Keen and Grasselli claim that confusions around economists being not able to see things in continuous time is the source of errors by them and that the reason is that debt injections are sudden.

Now, in calculus, there is a thing called the Dirac Delta Function.

[Paul Dirac didn’t get the media attention that Einstein got but he was surely his equivalent. The Delta function is just a small contribution when compared to what he did elsewhere. He was Feynman’s hero.]

The delta function δ(x) is zero at all points except 0 where it is infinite. But the integral of δ(x) from over the range of real numbers is 1. That is difficult to digest initially when first tries to learn it.

A debt injection is a step function jump in debt.
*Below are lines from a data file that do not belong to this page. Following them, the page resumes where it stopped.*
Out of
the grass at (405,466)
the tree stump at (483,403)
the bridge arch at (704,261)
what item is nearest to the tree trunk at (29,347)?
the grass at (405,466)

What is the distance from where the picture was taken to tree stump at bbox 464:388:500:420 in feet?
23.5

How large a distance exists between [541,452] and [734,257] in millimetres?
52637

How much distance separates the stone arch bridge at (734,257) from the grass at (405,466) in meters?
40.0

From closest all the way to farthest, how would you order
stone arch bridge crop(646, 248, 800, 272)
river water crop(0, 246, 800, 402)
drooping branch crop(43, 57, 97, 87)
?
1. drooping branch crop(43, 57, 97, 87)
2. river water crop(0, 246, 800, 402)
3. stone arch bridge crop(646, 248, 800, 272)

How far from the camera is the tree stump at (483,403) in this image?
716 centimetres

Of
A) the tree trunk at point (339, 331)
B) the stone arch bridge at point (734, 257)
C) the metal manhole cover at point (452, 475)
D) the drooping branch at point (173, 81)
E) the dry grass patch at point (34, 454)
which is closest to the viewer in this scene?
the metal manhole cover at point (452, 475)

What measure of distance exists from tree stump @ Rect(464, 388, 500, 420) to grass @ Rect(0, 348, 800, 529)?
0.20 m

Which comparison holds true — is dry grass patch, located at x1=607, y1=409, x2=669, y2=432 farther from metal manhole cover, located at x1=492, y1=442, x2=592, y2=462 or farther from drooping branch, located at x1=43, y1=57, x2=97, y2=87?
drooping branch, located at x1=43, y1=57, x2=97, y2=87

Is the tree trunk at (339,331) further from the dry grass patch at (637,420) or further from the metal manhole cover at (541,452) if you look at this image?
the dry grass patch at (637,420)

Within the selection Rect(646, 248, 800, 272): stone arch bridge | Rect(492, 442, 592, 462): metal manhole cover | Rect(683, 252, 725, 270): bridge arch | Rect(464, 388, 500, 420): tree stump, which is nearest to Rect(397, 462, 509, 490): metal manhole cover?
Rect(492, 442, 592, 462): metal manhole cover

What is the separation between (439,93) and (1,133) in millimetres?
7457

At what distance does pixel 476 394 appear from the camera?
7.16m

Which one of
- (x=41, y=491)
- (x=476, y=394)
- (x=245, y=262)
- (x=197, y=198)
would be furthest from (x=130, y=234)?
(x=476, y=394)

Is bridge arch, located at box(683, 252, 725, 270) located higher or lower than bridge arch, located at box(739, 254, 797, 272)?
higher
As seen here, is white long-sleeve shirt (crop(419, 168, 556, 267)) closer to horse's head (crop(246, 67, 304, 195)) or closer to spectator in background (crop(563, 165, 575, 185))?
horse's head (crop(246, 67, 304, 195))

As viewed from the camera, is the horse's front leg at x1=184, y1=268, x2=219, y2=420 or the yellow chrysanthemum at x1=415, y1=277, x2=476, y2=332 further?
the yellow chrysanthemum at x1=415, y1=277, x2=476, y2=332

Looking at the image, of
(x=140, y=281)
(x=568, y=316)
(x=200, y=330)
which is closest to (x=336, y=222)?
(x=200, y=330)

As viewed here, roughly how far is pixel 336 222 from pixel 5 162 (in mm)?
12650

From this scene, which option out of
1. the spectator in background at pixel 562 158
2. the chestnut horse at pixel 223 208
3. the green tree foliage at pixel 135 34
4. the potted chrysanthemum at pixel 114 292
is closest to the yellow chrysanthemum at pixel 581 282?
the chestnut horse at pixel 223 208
The delta function has a curious property that it is the derivative of the step function.

So income flows can be represented as sum of delta functions which different coefficients at different points in time.

So Keen’s chart (Figure 13) in his paper should have income represented as delta function spikes.

To get the flow over a period, one has to integrate and this will result in the income over the period to be the sum of the coefficients of these delta functions.

So whether in discrete formulation or continuous time formulation, Y_{E }= Y_{I }for the whole economy and the reason is not hard to guess because dD/dt cancels out with dA/dt since assets and liabilities are created equally.

For an individual sector it is true that Y_{E }= Y_{I } + dD/dt – nobody disagrees with that but to be more accurate the right hand side should include minus dA/dt.

Also, a continuous time formulation is just taking infinitesimal intervals and then treating infinite of them together.

It makes no sense to say income before debt injection was $100 for real world transactions in a *continuous time formulation*. It is actually zero just before a debt injection because all income/expenditure flows are “spikey”.

Just after the debt injection it is zero again because nobody spends the instant a loan is given. The debt injection increases assets and liabilities by the amount of the loan if the borrowing is from a bank.

So after the loan is given at the next infinitesimal, change in debt is zero and income/expenditure is also zero.

Then income/expenditure flow spikes at the moment the transaction happens – like a delta function.

But that is income for someone and for an economy as a whole Income = Expenditure.

Anyway, nothing of the analysis justifies the definition of “aggregate demand” (now renamed by Keen to “effective demand”).